# 1/2 sliding dovetail wall mounted box shelves



## gideon (May 26, 2010)

I made a set of 6 of these for a client who absolutely loves them and decided to build another pair to list on etsy. They are getting great feedback and generating custom orders which is what I had hoped for. 

These are made from walnut and cherry and are 26 7/16" wide x 5 3/4" deep x 9 1/2" tall on the outside. Inside dimensions are 24 7/8" wide x 5 3/4" deep x 7 15/16" tall.

These things are a royal PITA to make but really worth the effort when they come out right. This is also the only cut I make on my little bosch router table. To make things a little more complicated, I also stagger the joints directionally. I can make them as drop-in's if I wanted to but that is so much easier and doesn't frustrate me as much .

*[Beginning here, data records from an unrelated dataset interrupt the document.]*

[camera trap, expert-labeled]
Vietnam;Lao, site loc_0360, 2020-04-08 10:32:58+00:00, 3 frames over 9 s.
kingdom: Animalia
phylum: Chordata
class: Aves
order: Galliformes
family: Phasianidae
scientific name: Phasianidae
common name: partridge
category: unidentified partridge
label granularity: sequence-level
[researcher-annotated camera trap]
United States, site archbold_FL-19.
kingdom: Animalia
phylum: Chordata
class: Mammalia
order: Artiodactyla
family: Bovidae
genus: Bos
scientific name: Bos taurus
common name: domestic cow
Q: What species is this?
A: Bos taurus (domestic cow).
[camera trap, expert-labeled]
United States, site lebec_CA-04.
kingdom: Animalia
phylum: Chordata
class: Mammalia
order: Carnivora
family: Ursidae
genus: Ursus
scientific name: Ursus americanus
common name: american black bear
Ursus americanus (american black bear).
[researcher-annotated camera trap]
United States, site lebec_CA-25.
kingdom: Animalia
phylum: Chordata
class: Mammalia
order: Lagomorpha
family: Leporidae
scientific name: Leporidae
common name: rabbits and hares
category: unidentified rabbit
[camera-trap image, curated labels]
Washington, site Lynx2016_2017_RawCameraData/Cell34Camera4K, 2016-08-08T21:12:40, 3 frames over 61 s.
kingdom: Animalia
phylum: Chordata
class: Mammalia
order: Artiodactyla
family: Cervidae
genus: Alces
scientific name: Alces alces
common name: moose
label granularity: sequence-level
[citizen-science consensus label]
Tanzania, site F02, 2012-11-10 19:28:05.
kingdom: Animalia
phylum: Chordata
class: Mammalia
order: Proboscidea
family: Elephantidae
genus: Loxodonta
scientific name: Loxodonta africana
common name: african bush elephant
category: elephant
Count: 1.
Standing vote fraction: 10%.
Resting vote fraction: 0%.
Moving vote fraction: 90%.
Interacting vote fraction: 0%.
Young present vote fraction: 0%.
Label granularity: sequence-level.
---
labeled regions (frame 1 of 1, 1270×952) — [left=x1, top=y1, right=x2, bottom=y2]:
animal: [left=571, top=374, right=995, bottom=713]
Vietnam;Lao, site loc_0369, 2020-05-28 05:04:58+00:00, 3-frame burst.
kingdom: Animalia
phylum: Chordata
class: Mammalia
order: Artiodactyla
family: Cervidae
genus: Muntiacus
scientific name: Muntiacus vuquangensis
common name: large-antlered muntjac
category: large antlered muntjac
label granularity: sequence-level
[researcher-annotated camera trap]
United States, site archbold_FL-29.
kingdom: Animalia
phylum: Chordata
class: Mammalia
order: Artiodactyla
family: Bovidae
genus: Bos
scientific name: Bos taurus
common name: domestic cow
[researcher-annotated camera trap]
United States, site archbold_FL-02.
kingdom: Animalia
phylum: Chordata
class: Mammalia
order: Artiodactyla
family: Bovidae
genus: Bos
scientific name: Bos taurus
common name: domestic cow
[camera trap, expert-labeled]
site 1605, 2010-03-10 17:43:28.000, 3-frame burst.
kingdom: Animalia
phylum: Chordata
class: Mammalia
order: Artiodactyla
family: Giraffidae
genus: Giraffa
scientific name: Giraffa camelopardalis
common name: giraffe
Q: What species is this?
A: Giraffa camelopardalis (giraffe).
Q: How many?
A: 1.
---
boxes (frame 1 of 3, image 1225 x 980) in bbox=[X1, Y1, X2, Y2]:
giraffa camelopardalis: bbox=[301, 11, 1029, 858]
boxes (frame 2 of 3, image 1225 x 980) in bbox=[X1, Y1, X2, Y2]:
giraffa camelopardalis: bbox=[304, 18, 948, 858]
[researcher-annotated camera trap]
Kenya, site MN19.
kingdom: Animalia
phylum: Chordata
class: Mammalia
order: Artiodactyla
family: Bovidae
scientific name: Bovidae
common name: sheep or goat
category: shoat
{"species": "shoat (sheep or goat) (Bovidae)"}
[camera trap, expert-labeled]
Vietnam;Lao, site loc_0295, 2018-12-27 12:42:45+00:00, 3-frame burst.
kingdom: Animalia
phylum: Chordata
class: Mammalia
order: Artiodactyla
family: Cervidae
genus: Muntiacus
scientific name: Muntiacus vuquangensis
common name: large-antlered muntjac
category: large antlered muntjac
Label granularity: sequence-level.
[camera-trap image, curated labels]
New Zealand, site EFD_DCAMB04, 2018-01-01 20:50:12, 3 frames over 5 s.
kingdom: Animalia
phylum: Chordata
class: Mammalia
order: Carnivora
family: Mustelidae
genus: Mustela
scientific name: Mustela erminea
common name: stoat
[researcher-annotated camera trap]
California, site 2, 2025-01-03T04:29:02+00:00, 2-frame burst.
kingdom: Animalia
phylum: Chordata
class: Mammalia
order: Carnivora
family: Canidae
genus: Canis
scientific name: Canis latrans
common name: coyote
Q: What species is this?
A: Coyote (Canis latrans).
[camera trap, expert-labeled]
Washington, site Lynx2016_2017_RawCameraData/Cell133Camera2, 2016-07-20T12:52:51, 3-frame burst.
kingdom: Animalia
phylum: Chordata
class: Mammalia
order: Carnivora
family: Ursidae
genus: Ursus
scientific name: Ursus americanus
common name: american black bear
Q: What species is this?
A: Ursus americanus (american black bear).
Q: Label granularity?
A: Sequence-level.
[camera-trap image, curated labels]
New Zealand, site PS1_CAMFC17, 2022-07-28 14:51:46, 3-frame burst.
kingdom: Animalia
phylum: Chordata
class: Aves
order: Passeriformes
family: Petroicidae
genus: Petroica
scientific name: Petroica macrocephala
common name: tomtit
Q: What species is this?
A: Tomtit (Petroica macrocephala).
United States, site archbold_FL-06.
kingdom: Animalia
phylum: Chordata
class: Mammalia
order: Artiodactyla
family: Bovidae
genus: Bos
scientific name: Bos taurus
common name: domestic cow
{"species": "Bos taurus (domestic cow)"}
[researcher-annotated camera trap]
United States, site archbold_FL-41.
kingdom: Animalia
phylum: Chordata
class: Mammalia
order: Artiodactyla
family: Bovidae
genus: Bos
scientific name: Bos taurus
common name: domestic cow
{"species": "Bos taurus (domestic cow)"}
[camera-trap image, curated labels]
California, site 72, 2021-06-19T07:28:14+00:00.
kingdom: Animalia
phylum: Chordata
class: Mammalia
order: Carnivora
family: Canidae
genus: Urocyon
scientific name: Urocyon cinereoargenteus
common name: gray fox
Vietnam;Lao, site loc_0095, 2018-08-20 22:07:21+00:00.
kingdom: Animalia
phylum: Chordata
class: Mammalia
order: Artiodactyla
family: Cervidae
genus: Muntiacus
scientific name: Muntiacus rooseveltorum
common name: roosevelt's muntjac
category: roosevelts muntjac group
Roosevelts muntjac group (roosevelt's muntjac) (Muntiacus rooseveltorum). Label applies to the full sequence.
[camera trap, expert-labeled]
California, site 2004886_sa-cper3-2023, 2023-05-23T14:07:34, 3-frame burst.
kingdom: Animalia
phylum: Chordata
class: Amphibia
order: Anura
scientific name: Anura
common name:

So, if there are any inconsistencies in the thickness - by 1/32" or even 1/64" it can really screw up the joint causing nasty gaps. Adjusting the fence and bit height will leave little ledges which have to be cut out. If the material has even the slightest bow or cup causing the piece to not lay precisely flat, same problem. So you have to be really careful and get a good study on the material before you commit to cut. 

Anyways, I love these, they come out beautifully. And, yeah, I love mid century studio furniture - American stuff. Not a fan of Danish mid century.


----------



## dbales (Jun 21, 2011)

Love the simplicity of these.


----------



## Mississippi (Mar 23, 2012)

Very cool design, and great work


----------



## NYKen (Aug 24, 2012)

Clean and simple, i likem as well. I hope ya sell a **** ton of these.

Ken


----------



## gideon (May 26, 2010)

NYKen said:


> Clean and simple, i likem as well. I hope ya sell a **** ton of these.
> 
> Ken


I like everything I make to be that - clean and simple, elegant and functional. It's a challenge to come up with designs which wind up getting stripped down and simplified - what not to do. 

Seems that this type of dimension is like a golden proportion for these in 3/4" thickiness. 

I'm not selling a #### ton of them, at least not yet but I do fill orders for at least 6-8 per month. I actually just increased the price on them and that hasn't stopped the orders. 

Pricing is such a hard thing to contend with. It places a value on what you do and makes you deal with any insecurities one has about their work.


----------



## rayking49 (Nov 6, 2011)

Those are very cool. Great job.


----------



## Kenbo (Sep 16, 2008)

Those dove tails are just simply SEXY!!!!!!!!!!!
Fanstastic work. I love it.
:thumbsup::thumbsup:


----------